◆ **Problem**:
Lines that contain the string "States" are the ones to list; copy all of them from the records.

◆ **Input records**:
================================

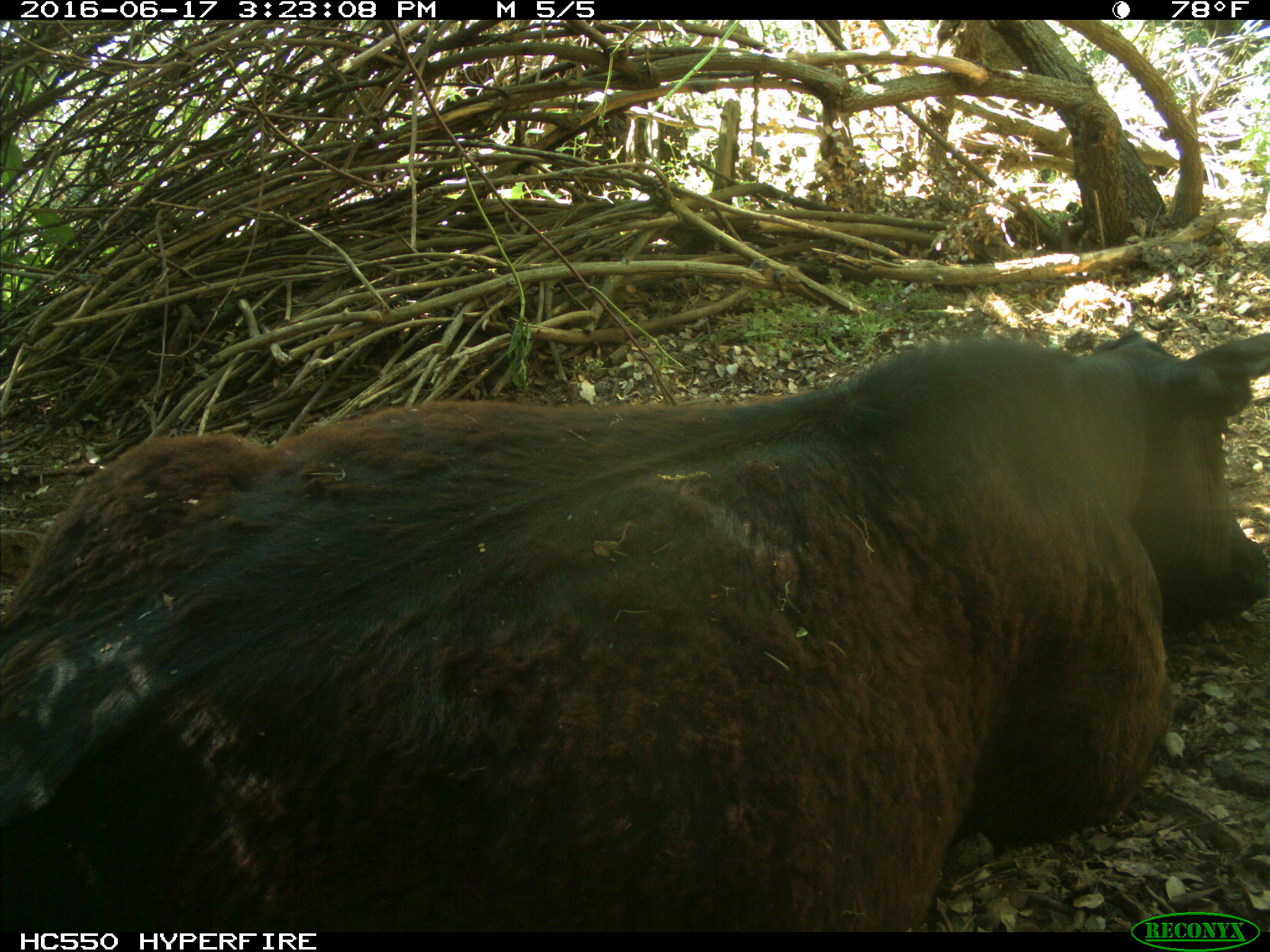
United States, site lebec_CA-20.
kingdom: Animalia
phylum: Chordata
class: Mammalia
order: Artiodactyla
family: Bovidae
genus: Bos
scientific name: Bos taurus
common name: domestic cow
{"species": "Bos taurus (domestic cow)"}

================================

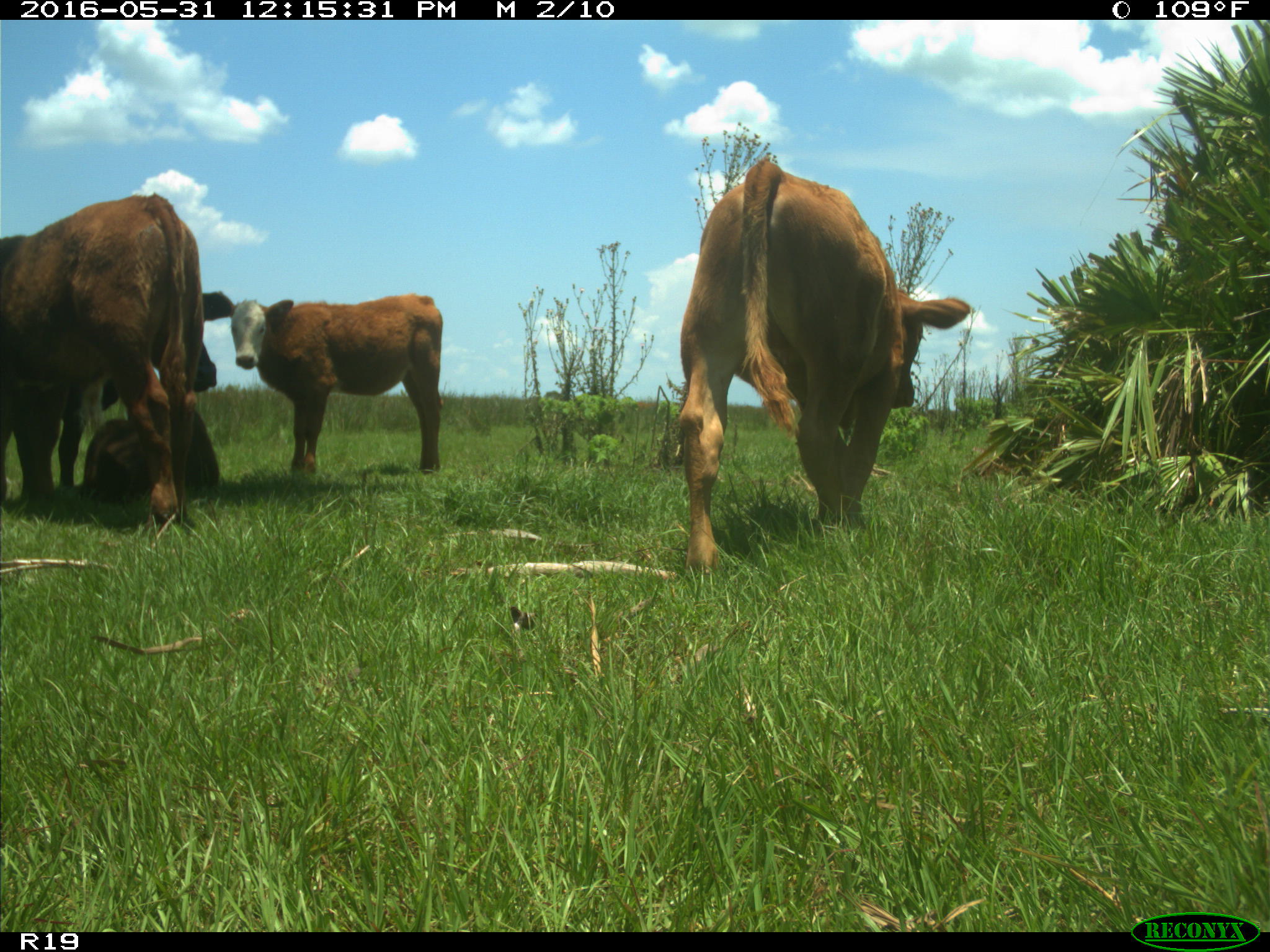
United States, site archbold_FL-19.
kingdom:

================================

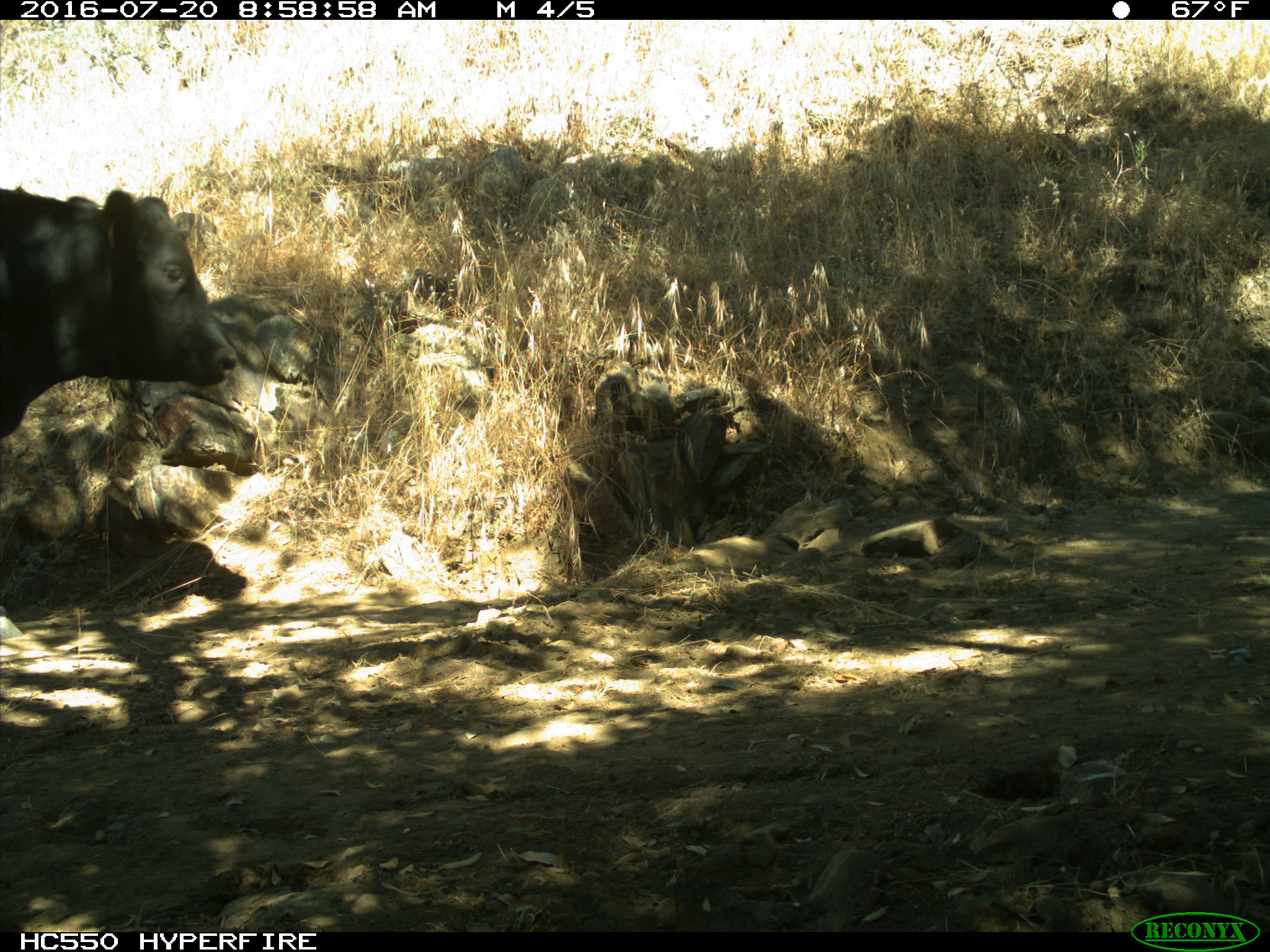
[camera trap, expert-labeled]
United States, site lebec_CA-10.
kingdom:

================================

◆ **Solved problem**:
United States, site lebec_CA-20.
United States, site archbold_FL-19.
United States, site lebec_CA-10.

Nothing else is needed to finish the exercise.